**PROBLEM REQUIREMENTS:**
Format the records from the line containing "As seen here, is" through the line containing "2822 millimetres" as a two-column CSV with the headers text and answer. Give one row per record, with each value in a single quoted field and line breaks replaced by spaces.

**DATASET EXCERPTS:**
:::

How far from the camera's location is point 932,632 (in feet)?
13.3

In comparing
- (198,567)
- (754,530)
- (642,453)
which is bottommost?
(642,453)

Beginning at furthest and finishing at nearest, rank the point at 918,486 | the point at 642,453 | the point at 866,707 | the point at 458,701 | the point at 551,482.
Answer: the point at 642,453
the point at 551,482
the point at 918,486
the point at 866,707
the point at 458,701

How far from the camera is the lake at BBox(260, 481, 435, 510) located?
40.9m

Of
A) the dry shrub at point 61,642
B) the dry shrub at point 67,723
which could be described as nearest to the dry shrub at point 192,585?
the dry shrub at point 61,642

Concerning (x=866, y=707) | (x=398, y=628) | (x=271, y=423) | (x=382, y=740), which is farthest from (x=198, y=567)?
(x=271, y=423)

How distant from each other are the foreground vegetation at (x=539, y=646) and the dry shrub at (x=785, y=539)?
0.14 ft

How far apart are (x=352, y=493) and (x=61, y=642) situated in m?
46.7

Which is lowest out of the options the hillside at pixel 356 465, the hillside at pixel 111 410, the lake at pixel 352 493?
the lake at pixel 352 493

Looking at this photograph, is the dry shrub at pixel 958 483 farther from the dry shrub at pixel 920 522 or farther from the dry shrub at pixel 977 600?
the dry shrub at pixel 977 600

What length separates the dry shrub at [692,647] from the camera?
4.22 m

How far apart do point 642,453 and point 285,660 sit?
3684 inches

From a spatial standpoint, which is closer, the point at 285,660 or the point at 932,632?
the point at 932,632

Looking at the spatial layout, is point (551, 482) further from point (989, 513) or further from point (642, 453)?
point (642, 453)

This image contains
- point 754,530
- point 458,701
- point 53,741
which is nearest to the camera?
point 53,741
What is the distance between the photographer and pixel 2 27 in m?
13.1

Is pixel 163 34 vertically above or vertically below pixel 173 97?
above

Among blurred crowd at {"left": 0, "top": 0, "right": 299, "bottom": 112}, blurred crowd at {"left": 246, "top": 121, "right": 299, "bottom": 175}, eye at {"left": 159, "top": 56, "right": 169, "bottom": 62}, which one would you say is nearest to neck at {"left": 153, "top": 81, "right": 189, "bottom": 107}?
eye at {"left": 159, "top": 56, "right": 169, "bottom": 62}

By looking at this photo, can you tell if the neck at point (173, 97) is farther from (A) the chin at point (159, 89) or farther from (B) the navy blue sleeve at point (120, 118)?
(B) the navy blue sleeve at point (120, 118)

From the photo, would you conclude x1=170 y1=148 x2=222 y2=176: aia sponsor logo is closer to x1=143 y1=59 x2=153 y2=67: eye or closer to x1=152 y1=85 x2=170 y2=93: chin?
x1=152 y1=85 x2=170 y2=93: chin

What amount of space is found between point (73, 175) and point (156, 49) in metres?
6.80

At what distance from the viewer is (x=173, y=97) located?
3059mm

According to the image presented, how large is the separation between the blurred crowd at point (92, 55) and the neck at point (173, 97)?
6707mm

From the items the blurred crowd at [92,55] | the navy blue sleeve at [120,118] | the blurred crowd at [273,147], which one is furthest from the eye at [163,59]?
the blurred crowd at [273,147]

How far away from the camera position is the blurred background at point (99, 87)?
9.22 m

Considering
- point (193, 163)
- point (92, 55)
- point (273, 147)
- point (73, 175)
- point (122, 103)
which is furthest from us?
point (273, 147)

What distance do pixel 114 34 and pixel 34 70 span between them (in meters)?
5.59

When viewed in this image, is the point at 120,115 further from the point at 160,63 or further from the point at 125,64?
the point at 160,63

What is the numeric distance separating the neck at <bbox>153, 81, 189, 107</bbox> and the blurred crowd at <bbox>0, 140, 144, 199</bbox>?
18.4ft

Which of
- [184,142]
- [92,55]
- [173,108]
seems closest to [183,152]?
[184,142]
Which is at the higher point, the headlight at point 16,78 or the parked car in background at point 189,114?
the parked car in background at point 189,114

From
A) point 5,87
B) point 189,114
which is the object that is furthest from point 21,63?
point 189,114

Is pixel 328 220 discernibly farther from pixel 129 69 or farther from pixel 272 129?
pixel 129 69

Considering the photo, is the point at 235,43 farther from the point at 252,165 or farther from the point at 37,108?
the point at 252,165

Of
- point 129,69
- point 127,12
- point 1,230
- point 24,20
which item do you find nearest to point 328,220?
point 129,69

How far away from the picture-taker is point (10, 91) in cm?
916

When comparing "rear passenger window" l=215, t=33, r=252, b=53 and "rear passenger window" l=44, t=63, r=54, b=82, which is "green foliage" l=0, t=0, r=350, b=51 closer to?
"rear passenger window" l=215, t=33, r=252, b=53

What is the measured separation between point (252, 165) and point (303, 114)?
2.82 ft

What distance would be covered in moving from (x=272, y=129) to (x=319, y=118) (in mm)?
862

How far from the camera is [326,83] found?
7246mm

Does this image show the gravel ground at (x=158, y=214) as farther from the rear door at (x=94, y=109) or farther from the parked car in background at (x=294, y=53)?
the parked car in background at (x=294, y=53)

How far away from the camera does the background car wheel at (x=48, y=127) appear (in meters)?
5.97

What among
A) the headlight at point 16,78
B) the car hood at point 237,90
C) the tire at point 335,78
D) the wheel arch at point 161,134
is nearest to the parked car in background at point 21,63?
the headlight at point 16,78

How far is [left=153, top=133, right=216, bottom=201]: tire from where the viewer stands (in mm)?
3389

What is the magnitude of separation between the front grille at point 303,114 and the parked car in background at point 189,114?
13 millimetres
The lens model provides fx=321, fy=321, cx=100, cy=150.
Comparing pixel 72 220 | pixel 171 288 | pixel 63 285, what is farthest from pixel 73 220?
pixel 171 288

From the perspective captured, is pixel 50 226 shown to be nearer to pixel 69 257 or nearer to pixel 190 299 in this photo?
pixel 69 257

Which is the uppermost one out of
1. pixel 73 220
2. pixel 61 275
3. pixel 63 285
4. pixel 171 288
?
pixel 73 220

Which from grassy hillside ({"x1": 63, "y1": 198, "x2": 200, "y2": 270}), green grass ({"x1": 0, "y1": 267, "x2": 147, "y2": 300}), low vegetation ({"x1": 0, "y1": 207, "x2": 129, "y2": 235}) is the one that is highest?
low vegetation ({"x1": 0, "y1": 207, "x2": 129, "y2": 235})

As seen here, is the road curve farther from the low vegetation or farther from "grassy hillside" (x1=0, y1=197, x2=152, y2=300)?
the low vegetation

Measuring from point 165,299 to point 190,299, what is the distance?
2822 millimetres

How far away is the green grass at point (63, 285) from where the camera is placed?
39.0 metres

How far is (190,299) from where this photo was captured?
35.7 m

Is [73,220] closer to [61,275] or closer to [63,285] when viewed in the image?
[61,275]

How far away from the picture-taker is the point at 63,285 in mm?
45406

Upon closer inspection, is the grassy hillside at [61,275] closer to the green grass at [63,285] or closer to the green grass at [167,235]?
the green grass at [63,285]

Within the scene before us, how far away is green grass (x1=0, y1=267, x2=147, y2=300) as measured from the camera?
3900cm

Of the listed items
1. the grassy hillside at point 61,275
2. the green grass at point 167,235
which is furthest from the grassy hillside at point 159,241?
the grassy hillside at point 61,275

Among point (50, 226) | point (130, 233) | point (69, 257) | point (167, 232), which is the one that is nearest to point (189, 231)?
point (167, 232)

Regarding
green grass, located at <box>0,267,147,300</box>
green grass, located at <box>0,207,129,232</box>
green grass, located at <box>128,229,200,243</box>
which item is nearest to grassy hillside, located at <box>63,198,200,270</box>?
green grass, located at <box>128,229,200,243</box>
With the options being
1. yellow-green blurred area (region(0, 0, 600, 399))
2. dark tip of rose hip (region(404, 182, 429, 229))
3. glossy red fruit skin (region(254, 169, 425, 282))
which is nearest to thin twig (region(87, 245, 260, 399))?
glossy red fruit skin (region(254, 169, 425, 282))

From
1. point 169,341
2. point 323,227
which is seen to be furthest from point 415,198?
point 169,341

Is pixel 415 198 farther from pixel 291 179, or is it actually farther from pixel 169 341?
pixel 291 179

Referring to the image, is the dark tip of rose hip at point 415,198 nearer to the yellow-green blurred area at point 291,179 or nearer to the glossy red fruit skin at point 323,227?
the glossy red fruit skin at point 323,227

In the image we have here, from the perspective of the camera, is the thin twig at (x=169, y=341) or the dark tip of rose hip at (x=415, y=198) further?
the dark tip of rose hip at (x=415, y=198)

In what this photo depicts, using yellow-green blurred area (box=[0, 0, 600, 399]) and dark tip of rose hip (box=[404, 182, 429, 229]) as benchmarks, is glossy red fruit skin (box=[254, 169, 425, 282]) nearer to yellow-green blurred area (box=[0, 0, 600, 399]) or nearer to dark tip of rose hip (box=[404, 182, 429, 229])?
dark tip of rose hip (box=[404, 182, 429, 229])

:::

**THE ANSWER:**
text,answer
"As seen here, is the road curve farther from the low vegetation or farther from ""grassy hillside"" (x1=0, y1=197, x2=152, y2=300)?","the low vegetation"
"Measuring from point 165,299 to point 190,299, what is the distance?","2822 millimetres"